La semaine qui vient marquera le réel lancement de la campagne précédant la votation du 7 juin consacrée notamment à l'initiative sur le génie génétique. Il y a longtemps que les Suisses n'ont pas été appelés à se prononcer sur une question aussi fondamentale. Car ils ne décideront pas seulement de la réglementation sur les brevets de produits génétiquement modifiés, ni même de questions aussi capitales que l'avenir de la recherche, de la formation ou de notre industrie de pointe. Il s'agira pour les citoyens de se déterminer sur la place de la science dans notre société, de la confiance qu'ils désirent lui accorder, des contraintes auxquelles ils veulent la soumettre. Les politiciens ont l'habitude d'user et d'abuser des termes de «choix de société» à chaque rendez-vous électoral. Cette fois-ci, l'expression se justifie. Le 7 juin, la Suisse se choisit un destin. Et il n'est pas exagéré de dire que cette votation est aussi importante que celle qui traumatisa la moitié du pays le 6 décembre 1992.

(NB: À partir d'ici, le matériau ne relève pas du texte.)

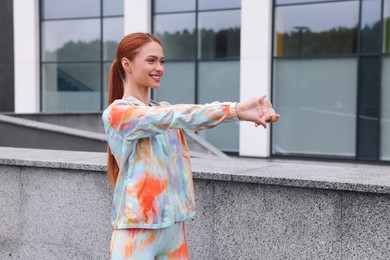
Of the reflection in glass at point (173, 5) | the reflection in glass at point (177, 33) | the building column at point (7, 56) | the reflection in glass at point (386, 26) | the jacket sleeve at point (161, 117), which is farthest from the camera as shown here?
the building column at point (7, 56)

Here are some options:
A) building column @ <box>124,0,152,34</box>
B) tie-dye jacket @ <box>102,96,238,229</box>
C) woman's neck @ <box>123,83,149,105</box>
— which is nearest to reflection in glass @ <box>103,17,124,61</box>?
building column @ <box>124,0,152,34</box>

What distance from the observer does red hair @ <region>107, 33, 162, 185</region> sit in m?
2.48

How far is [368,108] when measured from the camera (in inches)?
603

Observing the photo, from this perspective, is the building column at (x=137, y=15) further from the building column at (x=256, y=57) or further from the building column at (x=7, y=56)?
the building column at (x=7, y=56)

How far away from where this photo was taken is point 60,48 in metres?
20.3

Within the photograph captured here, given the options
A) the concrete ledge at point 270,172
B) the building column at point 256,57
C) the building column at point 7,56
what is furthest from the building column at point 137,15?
the concrete ledge at point 270,172

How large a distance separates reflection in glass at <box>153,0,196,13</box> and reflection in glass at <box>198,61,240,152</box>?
2.00 meters

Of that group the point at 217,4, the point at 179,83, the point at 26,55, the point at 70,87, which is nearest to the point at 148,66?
the point at 217,4

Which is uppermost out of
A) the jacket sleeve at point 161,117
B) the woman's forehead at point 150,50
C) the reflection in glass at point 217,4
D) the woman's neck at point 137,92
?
the reflection in glass at point 217,4

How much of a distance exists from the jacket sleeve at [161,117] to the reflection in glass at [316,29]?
46.1 feet

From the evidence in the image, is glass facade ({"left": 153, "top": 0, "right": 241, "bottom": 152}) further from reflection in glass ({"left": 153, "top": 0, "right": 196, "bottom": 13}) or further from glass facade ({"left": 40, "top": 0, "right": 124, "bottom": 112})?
glass facade ({"left": 40, "top": 0, "right": 124, "bottom": 112})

Les signes avant-coureurs inquiètent les opposants à l'initiative. Des sondages confidentiels montreraient que les électeurs sont très indécis. Dans certaines régions, telles que le canton de Vaud, l'initiative pourrait même récolter la majorité des suffrages. La nervosité gagne les rangs des milieux scientifiques et politiques mobilisés contre l'initiative. C'est l'alerte rouge.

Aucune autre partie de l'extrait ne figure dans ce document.